Katie Anthony | The PhoenixThe two candidates running for the 49th ward aldermanic seat have debated the topic of police presence in the Rogers Park neighborhood.

With less than a week left before the Feb. 26 Chicago elections, the two candidates vying to represent the 49th Ward, covering much of Rogers Park and Loyola’s Lake Shore Campus, are going at it over police deployment — specifically, whether it’s a good idea to shift police from lower-crime districts into higher-crime districts in the city.

Ald. Joe Moore, the 28-year incumbent facing a challenge from newcomer Maria Hadden, recently released an ad highlighting what Moore says is Hadden’s position: That she’s OK with moving cops out of Rogers Park into other areas of the city.

The ad claims Hadden supports “moving police from Rogers Park to other neighborhoods, meaning fewer patrols and less detectives.”

Moore said he thought the ad was necessary to point out a difference between his and Hadden’s potential policies to 49th Ward residents.

“The fact that my opponent is willing to consider deploying officers from Rogers Park to other neighborhoods, I think is a mistake,” Moore said. “The fact that it does not appear she would object to that is concerning, and I thought it was important to highlight that difference with my opponent.”

Hadden responded to the ad in a blog post on her website and told The Phoenix she believes it was a misrepresentation of her beliefs.

“That video frames it as I want to send detectives out of the neighborhood, even though we got more detectives [following the shootings], and it was really misconstrued,” Hadden said.

Hadden’s referencing a surge of extra police to Rogers Park following two unsolved back-to-back homicides last fall that shook the community.

Hadden said that serves as an example of police reallocation in action.

“We live in a city with finite resources and crime does not abide by ward boundaries and political borders,” the post said. “Public safety resources are allocated by need using data from reported crime statistics and 911 calls. That’s the way it should be.”

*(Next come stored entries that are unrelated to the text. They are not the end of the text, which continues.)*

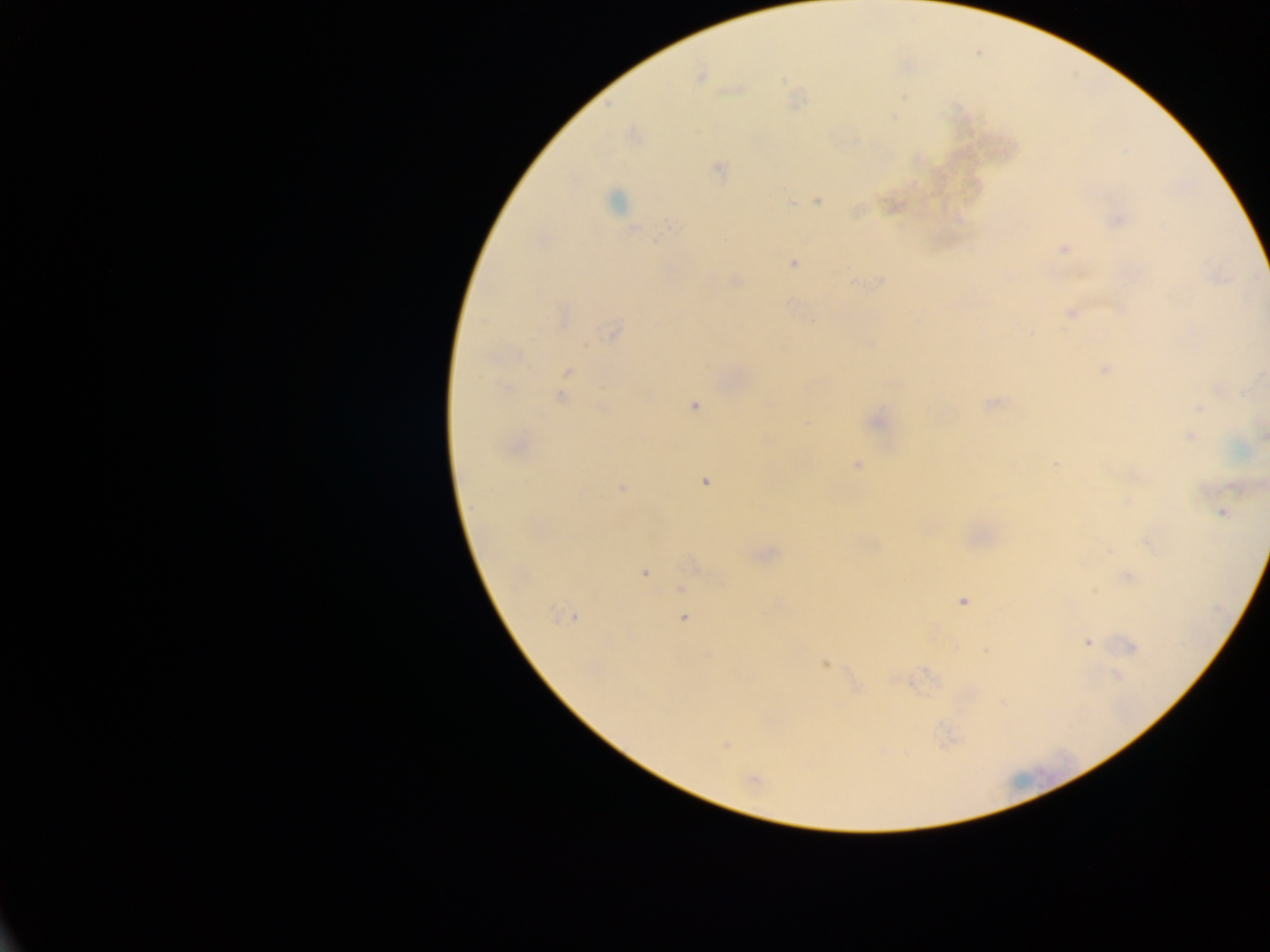

No leukocytes observed.

Approximate centers as [x, y] in pixels.
Summary:
  - Plasmodium parasite locations: [700, 77], [736, 90], [904, 97], [719, 168], [818, 200], [615, 202], [1118, 219], [670, 224], [1064, 249], [793, 263], [735, 280], [880, 282], [787, 302], [1071, 313], [564, 318], [614, 333], [518, 355], [1105, 370], [568, 372], [508, 388], [1220, 389], [560, 398], [771, 404], [992, 404], [694, 406], [603, 408], [1200, 408], [1190, 437], [1264, 437], [1055, 464], [857, 465], [705, 482], [623, 488], [1129, 501], [1222, 512], [1148, 543], [644, 573], [1129, 577], [681, 588], [964, 601], [566, 617], [684, 618], [1088, 643], [1132, 647], [987, 650], [825, 663], [1118, 675], [724, 745], [754, 780]
  - Country: Ghana
  - Capture: mobile-phone photograph through a microscope
  - Preparation: thick blood film
  - Field of view: single
  - Image size: 1270×952 pixels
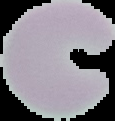
{
  "image_type": "segmented cell region on a black background",
  "image_size": "115×121 pixels",
  "result": "no malaria parasites detected",
  "preparation": "thin blood film"
}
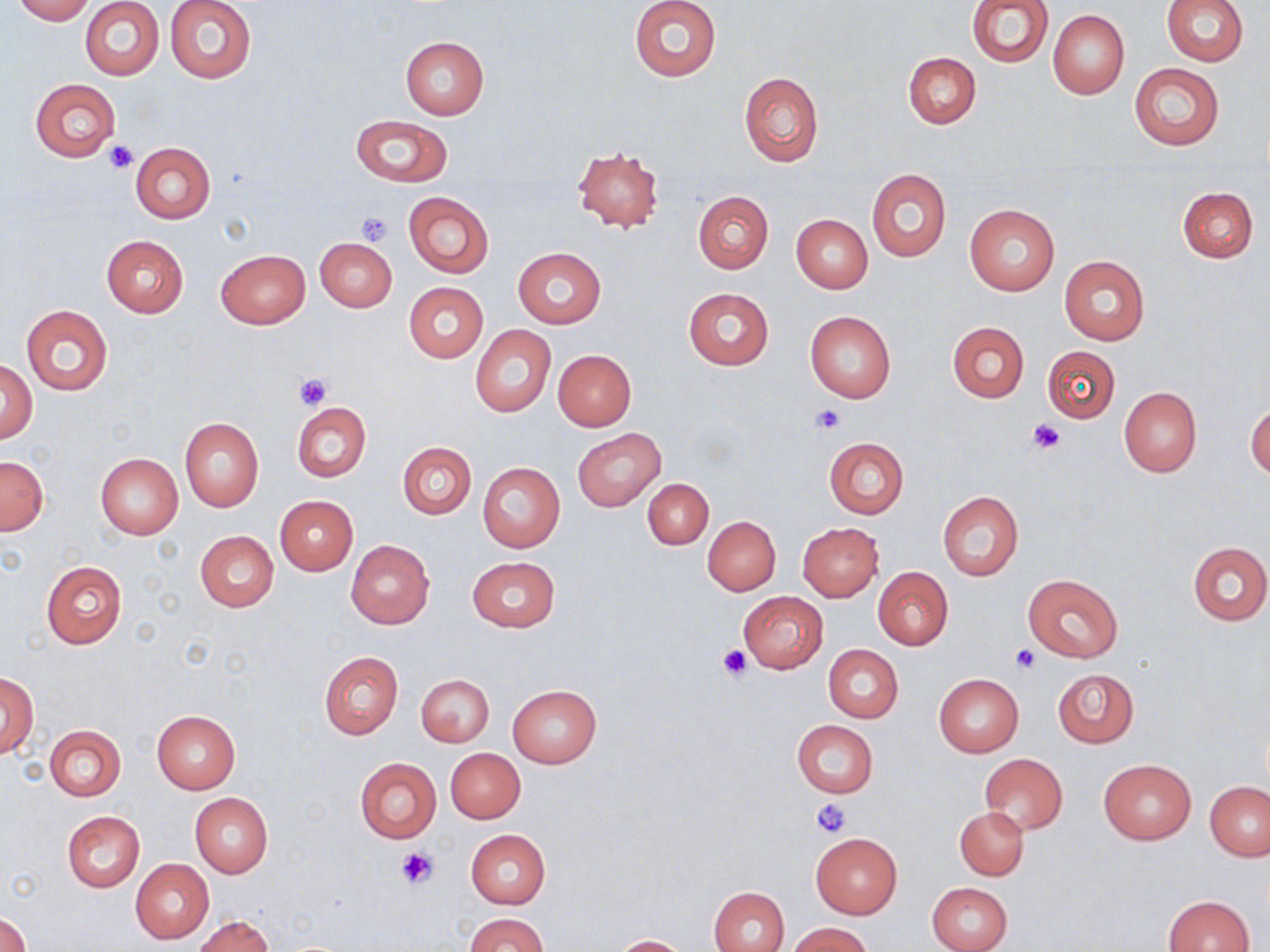
Summary:
  - Coordinate format: approximate bounding boxes as (x1, y1, x2, y2) in pixels
  - Platelet locations: (106, 139, 138, 173), (356, 210, 395, 245), (293, 373, 332, 410), (809, 405, 843, 433), (1027, 420, 1064, 454), (718, 645, 751, 680), (1012, 645, 1040, 672), (811, 798, 852, 839), (396, 845, 440, 889)
  - Uninfected red blood cell locations: (13, 0, 93, 23), (165, 0, 256, 83), (629, 0, 721, 82), (967, 0, 1053, 67), (1161, 0, 1248, 65), (81, 2, 164, 80), (1049, 9, 1129, 99), (401, 36, 489, 118), (904, 53, 980, 129), (1129, 63, 1224, 151), (739, 72, 823, 167), (31, 79, 119, 161), (350, 114, 454, 187), (129, 143, 215, 224), (572, 147, 664, 232), (866, 169, 951, 262), (1177, 187, 1258, 262), (404, 191, 493, 278), (693, 191, 773, 274), (964, 204, 1060, 295), (792, 214, 872, 293), (101, 236, 188, 317), (316, 237, 397, 312), (512, 248, 604, 329), (215, 249, 310, 328), (1059, 256, 1150, 345), (404, 283, 487, 362), (684, 287, 773, 370), (22, 305, 112, 395), (804, 311, 896, 402), (947, 320, 1029, 403), (470, 325, 555, 417), (1043, 345, 1119, 422), (553, 350, 636, 430), (1, 358, 36, 444), (1119, 387, 1201, 478), (1247, 401, 1270, 481), (292, 402, 371, 481), (179, 417, 264, 511), (572, 428, 666, 512), (825, 437, 909, 519), (398, 442, 476, 518), (96, 454, 183, 539), (1, 456, 48, 535), (477, 463, 565, 552), (642, 478, 714, 549), (937, 491, 1023, 580), (274, 495, 358, 575), (703, 515, 780, 596), (797, 522, 884, 601), (195, 531, 279, 611), (346, 540, 435, 629), (1187, 540, 1270, 625), (466, 556, 559, 632), (41, 561, 126, 648), (873, 567, 953, 649), (1024, 575, 1124, 661), (738, 591, 828, 672), (824, 645, 903, 723), (319, 652, 403, 739), (1053, 669, 1138, 747), (0, 671, 37, 759), (417, 673, 494, 747), (934, 674, 1024, 758), (507, 685, 602, 768), (151, 710, 240, 793), (791, 719, 878, 797), (45, 725, 125, 800), (446, 748, 524, 823), (979, 754, 1068, 833), (354, 757, 441, 844), (1098, 758, 1197, 845), (1205, 781, 1270, 861), (190, 792, 273, 877), (954, 806, 1028, 881), (61, 811, 144, 893), (466, 829, 550, 908), (810, 833, 902, 918), (130, 859, 215, 944), (928, 882, 1013, 952), (711, 887, 789, 952), (1164, 895, 1254, 952), (0, 912, 32, 952), (467, 913, 548, 952), (194, 915, 274, 952), (786, 922, 871, 952), (612, 935, 689, 951)
  - Slide-level diagnosis: no evidence of blood parasites
  - Stain: May-Grünwald-Giemsa
  - Modality: optical microscopy
  - Field of view: one of a larger specimen
  - Magnification: 1000x
  - Preparation: thin blood smear
  - Image size: 1270×952 pixels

In January, both candidates submitted responses to an Independent Voters of Illinois Independent Precinct Organization (IVI-IPO) questionnaire, one question asked, “Do you support reallocating police services from low-crime to high-crime neighborhoods?” to which Hadden checked yes and Moore checked no.

The issue was also brought up during an aldermanic debate between Moore and Hadden Jan. 15 — in which Moore stood by his position of “not losing police to other communities” and Hadden said she supported “allocating police resources in a more equitable way.”

Moore was a pioneer in community policing in Chicago, making the 49th Ward one of the first areas of the city to implement the practice which assigns officers to specific areas and allows them to become more familiar with the neighborhood and its residents.

Community policing resulted in a 54 percent reduction in serious crime in Rogers Park, Moore claims on his website. He also pushed for beefed-up policing technology in the neighborhood following the two homicides last fall.

But recent efforts and studies have shown policing to be more effective in reducing actual crime when police are moved to “hotspot” areas, according to Dr. Christopher Donner, an assistant professor in Loyola’s criminal justice and criminology department and an expert in American law enforcement.

“Reallocation is basically just making decisions about where to best put those resources. So you’re going to take them from some areas and put them in other areas because we know that crime and calls for service are not equally distributed,” Donner said.

Donner said focusing police on areas that statistics show have the most crime is more effective than equally distributed officers, a tactic CPD has used in the past.

“What the research tends to show is that hotspot policing — going after specific areas, going after [repeat] offenders, going after specific types of crime — is the more effective model than the standard model of equally dispersed patrol officers,” Donner said.

Donner said while all types of crime — violent crime, property crime, gun crime and others — might decrease, reallocation could have effects on residents perception of “fear, safety and police satisfaction.” Most people feel safer when they see officers in their neighborhood, Donner said.

In a statement to The Phoenix, Chicago Police Department Public Information Officer Howard Ludwig said they consider many factors when considering where to place officers.

“The Chicago Police Department allocates its resources and manpower based on need,” Ludwig said. “Of course some districts are busier than others. Some districts are geographically larger than others. There are many factors to consider, including the police contract.”